**PROBLEM DESCRIPTION**. Collect every line in the rows below that contains the word "green", and list those lines.

**DATASET EXTRACT**.
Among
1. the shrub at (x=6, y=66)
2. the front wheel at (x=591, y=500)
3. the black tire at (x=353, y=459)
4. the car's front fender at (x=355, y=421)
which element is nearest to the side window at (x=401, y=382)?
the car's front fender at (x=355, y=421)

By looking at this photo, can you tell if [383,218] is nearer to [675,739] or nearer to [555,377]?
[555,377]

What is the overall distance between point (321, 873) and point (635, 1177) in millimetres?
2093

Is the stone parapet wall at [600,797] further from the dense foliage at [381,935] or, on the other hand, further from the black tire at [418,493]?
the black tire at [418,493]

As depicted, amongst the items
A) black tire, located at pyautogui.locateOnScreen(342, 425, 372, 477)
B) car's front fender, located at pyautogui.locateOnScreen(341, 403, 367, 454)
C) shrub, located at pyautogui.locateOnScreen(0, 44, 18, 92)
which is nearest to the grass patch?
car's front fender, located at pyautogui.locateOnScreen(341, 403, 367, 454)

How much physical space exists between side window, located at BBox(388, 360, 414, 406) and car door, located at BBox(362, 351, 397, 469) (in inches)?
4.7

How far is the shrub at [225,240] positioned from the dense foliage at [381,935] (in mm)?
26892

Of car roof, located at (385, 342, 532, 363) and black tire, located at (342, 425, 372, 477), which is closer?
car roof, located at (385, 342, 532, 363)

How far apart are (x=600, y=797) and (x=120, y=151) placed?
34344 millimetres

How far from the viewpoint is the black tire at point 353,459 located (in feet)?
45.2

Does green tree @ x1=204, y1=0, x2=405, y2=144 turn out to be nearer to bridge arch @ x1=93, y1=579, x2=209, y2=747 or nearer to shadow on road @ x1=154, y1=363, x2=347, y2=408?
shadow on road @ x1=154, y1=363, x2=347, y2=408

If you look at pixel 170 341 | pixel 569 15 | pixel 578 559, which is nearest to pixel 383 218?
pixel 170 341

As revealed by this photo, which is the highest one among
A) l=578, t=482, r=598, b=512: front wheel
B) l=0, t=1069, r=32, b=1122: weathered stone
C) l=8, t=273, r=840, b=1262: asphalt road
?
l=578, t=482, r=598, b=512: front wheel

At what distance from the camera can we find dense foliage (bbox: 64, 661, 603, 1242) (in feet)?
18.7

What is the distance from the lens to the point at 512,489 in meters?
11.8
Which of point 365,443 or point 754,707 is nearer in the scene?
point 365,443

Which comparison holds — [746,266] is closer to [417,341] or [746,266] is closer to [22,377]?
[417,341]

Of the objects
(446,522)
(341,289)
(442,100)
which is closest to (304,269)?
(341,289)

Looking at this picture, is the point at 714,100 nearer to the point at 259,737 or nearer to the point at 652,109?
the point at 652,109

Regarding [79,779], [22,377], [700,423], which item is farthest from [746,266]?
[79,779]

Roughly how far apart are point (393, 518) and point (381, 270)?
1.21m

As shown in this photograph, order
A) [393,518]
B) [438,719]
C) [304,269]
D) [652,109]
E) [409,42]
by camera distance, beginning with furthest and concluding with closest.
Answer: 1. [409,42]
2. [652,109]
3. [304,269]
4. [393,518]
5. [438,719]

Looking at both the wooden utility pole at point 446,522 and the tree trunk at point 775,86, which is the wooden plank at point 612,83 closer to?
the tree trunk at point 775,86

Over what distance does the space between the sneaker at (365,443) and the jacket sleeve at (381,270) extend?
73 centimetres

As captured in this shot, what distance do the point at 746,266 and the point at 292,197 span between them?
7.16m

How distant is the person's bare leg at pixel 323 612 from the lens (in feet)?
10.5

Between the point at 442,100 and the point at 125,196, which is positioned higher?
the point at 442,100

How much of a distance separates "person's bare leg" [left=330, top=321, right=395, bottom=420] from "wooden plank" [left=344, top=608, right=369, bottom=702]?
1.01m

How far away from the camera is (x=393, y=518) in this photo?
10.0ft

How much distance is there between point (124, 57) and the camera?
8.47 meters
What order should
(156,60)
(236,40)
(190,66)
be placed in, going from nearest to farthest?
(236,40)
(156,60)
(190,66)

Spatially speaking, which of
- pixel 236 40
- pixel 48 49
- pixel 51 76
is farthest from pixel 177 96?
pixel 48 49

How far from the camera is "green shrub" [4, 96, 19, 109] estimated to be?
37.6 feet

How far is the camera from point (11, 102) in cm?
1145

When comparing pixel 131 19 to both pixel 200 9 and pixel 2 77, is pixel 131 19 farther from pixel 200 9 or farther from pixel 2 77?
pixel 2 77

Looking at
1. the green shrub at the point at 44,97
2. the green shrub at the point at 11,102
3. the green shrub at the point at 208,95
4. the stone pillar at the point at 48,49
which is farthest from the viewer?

**ANSWER TO THIS EXERCISE**.
Does green tree @ x1=204, y1=0, x2=405, y2=144 turn out to be nearer to bridge arch @ x1=93, y1=579, x2=209, y2=747 or nearer to shadow on road @ x1=154, y1=363, x2=347, y2=408?
How far from the camera is "green shrub" [4, 96, 19, 109] estimated to be?
1. the green shrub at the point at 44,97
2. the green shrub at the point at 11,102
3. the green shrub at the point at 208,95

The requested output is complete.